I bring up the full integrity scan. “Hull spine intact. Shield lattice recovering. Port vane heat damage within repairable range. Ballast regulation compromised but functional. Drive coil alignment stable. No atmosphere loss. No critical breach.”

“Your ship held,” he says.

“Yes.”

“She held through something you didn’t predict.”

I look at the trembling diagnostic lines, the stressed but living systems, the stubborn green returning one by one after thered. My hands ache from gripping the controls. My cheek throbs again. My throat tastes of copper and fear I will not name.

“Yes,” I say again.

Dux leans back carefully, as though sudden movement might offend the ship. “Good design.”

The praise enters quietly.

I cannot dismiss it with sarcasm fast enough.

“Good pilot too,” he adds.

My fingers resume moving across the console. “You identified the wake.”

“You asked.”

“You answered correctly.”

“Careful, Commander. That almost sounded like approval.”

“It was a performance note.”

“Positive?”

“Do not ruin it.”

His smile appears faintly, but it does not mock. “Wouldn’t dream of it.”

I update the model with the anomaly data. The route ahead shifts, no longer the clean thread I built from years of work, but something messier, more provisional, alive with fresh danger.

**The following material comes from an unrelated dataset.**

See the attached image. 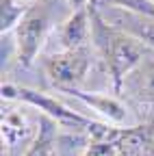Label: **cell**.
Instances as JSON below:
<instances>
[{"instance_id": "1", "label": "cell", "mask_w": 154, "mask_h": 156, "mask_svg": "<svg viewBox=\"0 0 154 156\" xmlns=\"http://www.w3.org/2000/svg\"><path fill=\"white\" fill-rule=\"evenodd\" d=\"M89 13H91V44L100 52L106 65L115 93H120L124 89L126 78L148 56H154V50H150L145 44H141L132 35L111 26L95 5H89Z\"/></svg>"}, {"instance_id": "2", "label": "cell", "mask_w": 154, "mask_h": 156, "mask_svg": "<svg viewBox=\"0 0 154 156\" xmlns=\"http://www.w3.org/2000/svg\"><path fill=\"white\" fill-rule=\"evenodd\" d=\"M56 0H35L28 5L24 17L20 20L17 28L13 30L15 35V56L22 67H30L37 58L39 50L44 48V41L48 39L50 30L54 24L59 26L63 20L56 17Z\"/></svg>"}, {"instance_id": "3", "label": "cell", "mask_w": 154, "mask_h": 156, "mask_svg": "<svg viewBox=\"0 0 154 156\" xmlns=\"http://www.w3.org/2000/svg\"><path fill=\"white\" fill-rule=\"evenodd\" d=\"M2 100H20L24 104H30L35 108H39L41 115L50 117L54 124H59L63 128H70L74 132H81V130L87 132L95 124L91 117H85L81 113L67 108L63 102L56 100V98H52L48 93H41V91H35V89H28V87H15L11 83H5L2 85Z\"/></svg>"}, {"instance_id": "4", "label": "cell", "mask_w": 154, "mask_h": 156, "mask_svg": "<svg viewBox=\"0 0 154 156\" xmlns=\"http://www.w3.org/2000/svg\"><path fill=\"white\" fill-rule=\"evenodd\" d=\"M91 67V52L85 50H67L52 52L44 58V74L48 83L63 93L81 89Z\"/></svg>"}, {"instance_id": "5", "label": "cell", "mask_w": 154, "mask_h": 156, "mask_svg": "<svg viewBox=\"0 0 154 156\" xmlns=\"http://www.w3.org/2000/svg\"><path fill=\"white\" fill-rule=\"evenodd\" d=\"M54 39L59 41L61 52L67 50H85L91 41V13L87 9L70 11L63 22L54 28Z\"/></svg>"}, {"instance_id": "6", "label": "cell", "mask_w": 154, "mask_h": 156, "mask_svg": "<svg viewBox=\"0 0 154 156\" xmlns=\"http://www.w3.org/2000/svg\"><path fill=\"white\" fill-rule=\"evenodd\" d=\"M100 13L111 26L132 35L141 44H145L150 50H154V17L152 15L130 13V11H124V9H115V7H109V13H104L100 9Z\"/></svg>"}, {"instance_id": "7", "label": "cell", "mask_w": 154, "mask_h": 156, "mask_svg": "<svg viewBox=\"0 0 154 156\" xmlns=\"http://www.w3.org/2000/svg\"><path fill=\"white\" fill-rule=\"evenodd\" d=\"M70 95H74L76 100H81L85 106H89L91 111H95L100 117H104V119L111 122V124H124L128 119V108L115 95L87 93L83 89H74V91H70Z\"/></svg>"}, {"instance_id": "8", "label": "cell", "mask_w": 154, "mask_h": 156, "mask_svg": "<svg viewBox=\"0 0 154 156\" xmlns=\"http://www.w3.org/2000/svg\"><path fill=\"white\" fill-rule=\"evenodd\" d=\"M0 130H2V145L7 147H17L20 143H26L33 134V126L28 117L20 111L2 108V122H0Z\"/></svg>"}, {"instance_id": "9", "label": "cell", "mask_w": 154, "mask_h": 156, "mask_svg": "<svg viewBox=\"0 0 154 156\" xmlns=\"http://www.w3.org/2000/svg\"><path fill=\"white\" fill-rule=\"evenodd\" d=\"M24 156H59V134H56V124L50 117H39V130Z\"/></svg>"}, {"instance_id": "10", "label": "cell", "mask_w": 154, "mask_h": 156, "mask_svg": "<svg viewBox=\"0 0 154 156\" xmlns=\"http://www.w3.org/2000/svg\"><path fill=\"white\" fill-rule=\"evenodd\" d=\"M124 87H130L132 93L143 102H154V56H148L145 61L134 69Z\"/></svg>"}, {"instance_id": "11", "label": "cell", "mask_w": 154, "mask_h": 156, "mask_svg": "<svg viewBox=\"0 0 154 156\" xmlns=\"http://www.w3.org/2000/svg\"><path fill=\"white\" fill-rule=\"evenodd\" d=\"M26 9L28 5L20 2V0H0V33H2V37L17 28Z\"/></svg>"}, {"instance_id": "12", "label": "cell", "mask_w": 154, "mask_h": 156, "mask_svg": "<svg viewBox=\"0 0 154 156\" xmlns=\"http://www.w3.org/2000/svg\"><path fill=\"white\" fill-rule=\"evenodd\" d=\"M109 5L115 9H124L130 13H141L154 17V2L152 0H109Z\"/></svg>"}, {"instance_id": "13", "label": "cell", "mask_w": 154, "mask_h": 156, "mask_svg": "<svg viewBox=\"0 0 154 156\" xmlns=\"http://www.w3.org/2000/svg\"><path fill=\"white\" fill-rule=\"evenodd\" d=\"M117 136H115V139H106V141H91L89 139L91 143H89V147L85 150L83 156H117Z\"/></svg>"}, {"instance_id": "14", "label": "cell", "mask_w": 154, "mask_h": 156, "mask_svg": "<svg viewBox=\"0 0 154 156\" xmlns=\"http://www.w3.org/2000/svg\"><path fill=\"white\" fill-rule=\"evenodd\" d=\"M65 2H67V7L72 9V11H78V9H87L89 5V0H65Z\"/></svg>"}, {"instance_id": "15", "label": "cell", "mask_w": 154, "mask_h": 156, "mask_svg": "<svg viewBox=\"0 0 154 156\" xmlns=\"http://www.w3.org/2000/svg\"><path fill=\"white\" fill-rule=\"evenodd\" d=\"M20 2H24V5H30V2H35V0H20Z\"/></svg>"}, {"instance_id": "16", "label": "cell", "mask_w": 154, "mask_h": 156, "mask_svg": "<svg viewBox=\"0 0 154 156\" xmlns=\"http://www.w3.org/2000/svg\"><path fill=\"white\" fill-rule=\"evenodd\" d=\"M152 2H154V0H152Z\"/></svg>"}]
</instances>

I should be angry. I am angry. But beneath that anger is a hard, uncomfortable fact.

I did not plan for that.

I survived it anyway.

Not alone.

The thought is intolerable enough that I immediately archive it for later examination under emotional quarantine.

Dux watches me from the secondary station, too large for the chair, too sharp for my comfort, too quiet for a man who has spent hours making noise out of every available silence.

“You all right?” he asks.

I do not look at him. “I am functional.”